With his triumph over the Kadaram, Rajendra assumed another new title as "Kadaremkondaan", and one of his grandsons who led the Kadaram expedition was given the title "Kadaremkonda Cholan" (the Chola who captured Kadarem). A region of the present Kudimallur in Tamil Nadu was named the "Kadarekonda Cholapuram". Some villages in present-day Tamil Nadu still bear names as Kidarankondan at Thiruvaarur and Ariyalur regions (present Gedaramkondan in Ariyalur) and Kadaramkonda Cholapuram (present Narasingpuram). With the victories of Rajendra over Kadaram in Malaysia in 1023, he built a Siva Temple in north Tamil Nadu and named it Kadaremkonda Cholaeswarem.

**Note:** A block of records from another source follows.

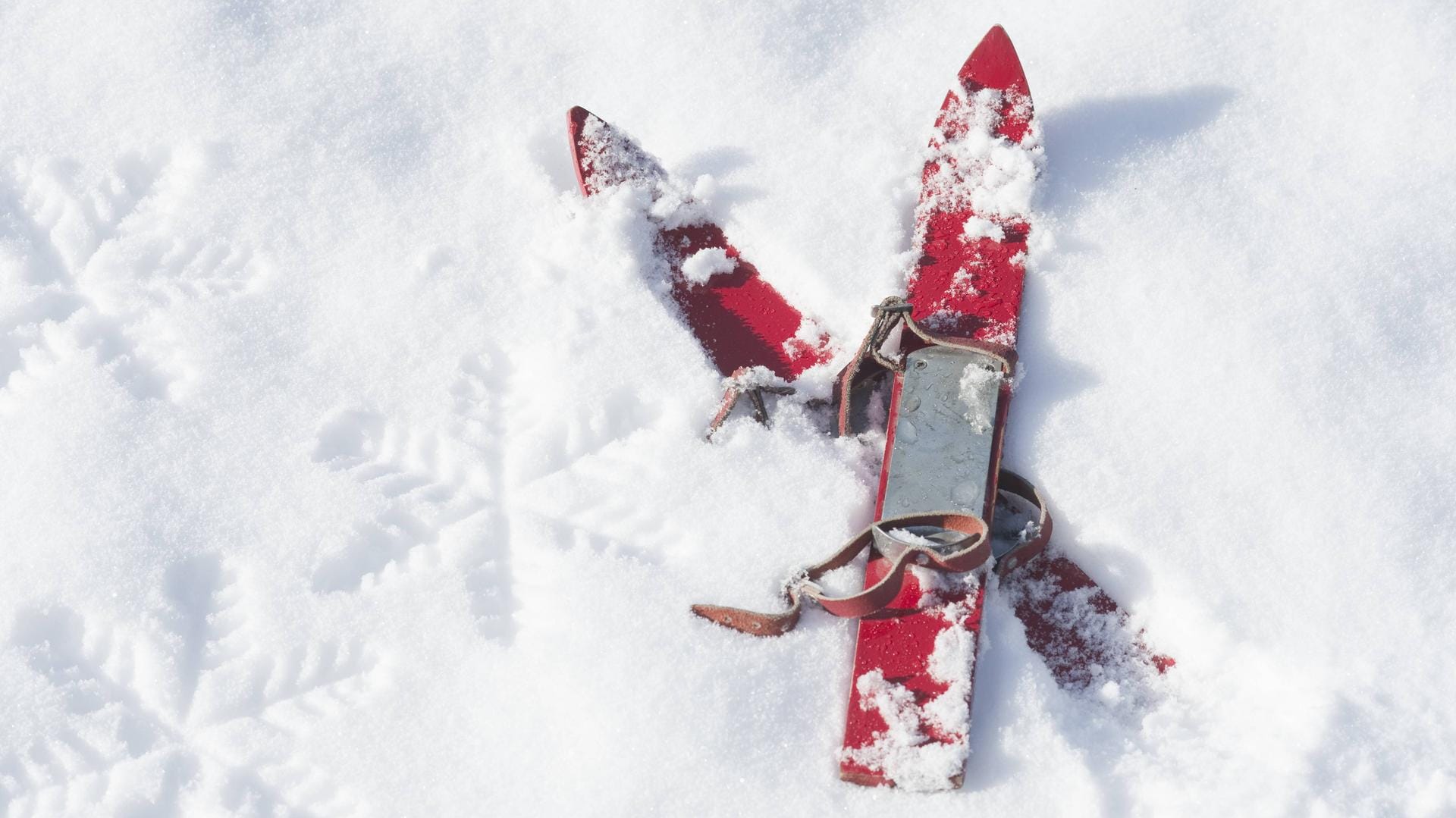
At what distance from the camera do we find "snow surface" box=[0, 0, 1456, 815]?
1.74 meters

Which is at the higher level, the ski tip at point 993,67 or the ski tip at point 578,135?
the ski tip at point 993,67

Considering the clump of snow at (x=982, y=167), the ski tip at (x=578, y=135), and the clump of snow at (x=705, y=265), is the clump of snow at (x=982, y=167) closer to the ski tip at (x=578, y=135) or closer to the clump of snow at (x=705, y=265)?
the clump of snow at (x=705, y=265)

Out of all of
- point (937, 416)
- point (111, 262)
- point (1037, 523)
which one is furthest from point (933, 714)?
point (111, 262)

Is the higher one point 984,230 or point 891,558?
point 984,230

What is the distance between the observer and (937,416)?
6.15ft

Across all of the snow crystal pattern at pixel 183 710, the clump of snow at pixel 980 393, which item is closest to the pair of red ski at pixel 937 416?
the clump of snow at pixel 980 393

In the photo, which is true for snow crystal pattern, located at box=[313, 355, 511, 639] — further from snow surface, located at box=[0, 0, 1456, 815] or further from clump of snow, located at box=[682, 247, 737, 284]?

It was with their triumphs in the wars in the Indian mainland and near overseas that they built the former two "magnificent & gigantic temples completely out of Granite stone" as living monuments of their great valour and superior status in this region, which are included in the present day UNESCO World Heritage Series. The latter two were built to commemorate their triumphs far overseas and as monuments of their outstanding achievements in South-East Asia and the superior status of the Medieval Chola Empire in the World History of that period (1025 CE).

Rajendra's Conquest Chronology

Battles in Southern India

Early campaigns
Rajendra led campaigns from 1002 CE. These include the conquest of the Rashtrakutas and the campaigns against the Western Chalukyas. He conquered the Chalukyan territories of Yedatore (a large part of the Raichur district between the Krishna and the Tungabhadra), Banavasi in the northwest of Mysore and the capital Manyakheta. Rajendra erected a Siva temple at Bhatkal. He also conquered Kollipakkai, located north of Hyderabad in present-day Telangana. An excerpt from an inscription in Tamil from Kolar states:

In 1018/19 CE, Rajendra marched into the Pandya and Chera Perumal kingdoms and conquered the two countries. Rajendra appointed one of his sons as viceroy with the title Jatavarman Sundara Chola-Pandya with Madurai as the headquarters (in charge of both Pandya and Chera/Kerala countries).

Chola–Chalukya wars 

Rajendra fought several battles with the Western Chalukyas. From 992 CE to 1008 CE, during the reign of Rajaraja I, Rajendra raided and annexed several towns, such as Rattepadi, Banavasi and Toanur.

In 1015 CE, Jayasimha II became the king of Western Chalukyas. He tried to recover the losses suffered by his predecessor Satyashraya, who fled his capital and was later restored to the throne by Raja Raja I as a tribute-paying subordinate. Initially, Jayasimha II was successful as Rajendra was busy with his campaigns in Sri Lanka In 1021 CE, after the demise of the Eastern Chalukyan king Vimaladitya of Vengi, Jayasimha supported the claim of Vijayaditya VII to the throne against the claims of Rajaraja Narendra. Rajaraja Narendra was the son of Vimaladitya and Chola princess Kundavai. Rajendra helped his nephew Rajaraja defeat Vijayaditya.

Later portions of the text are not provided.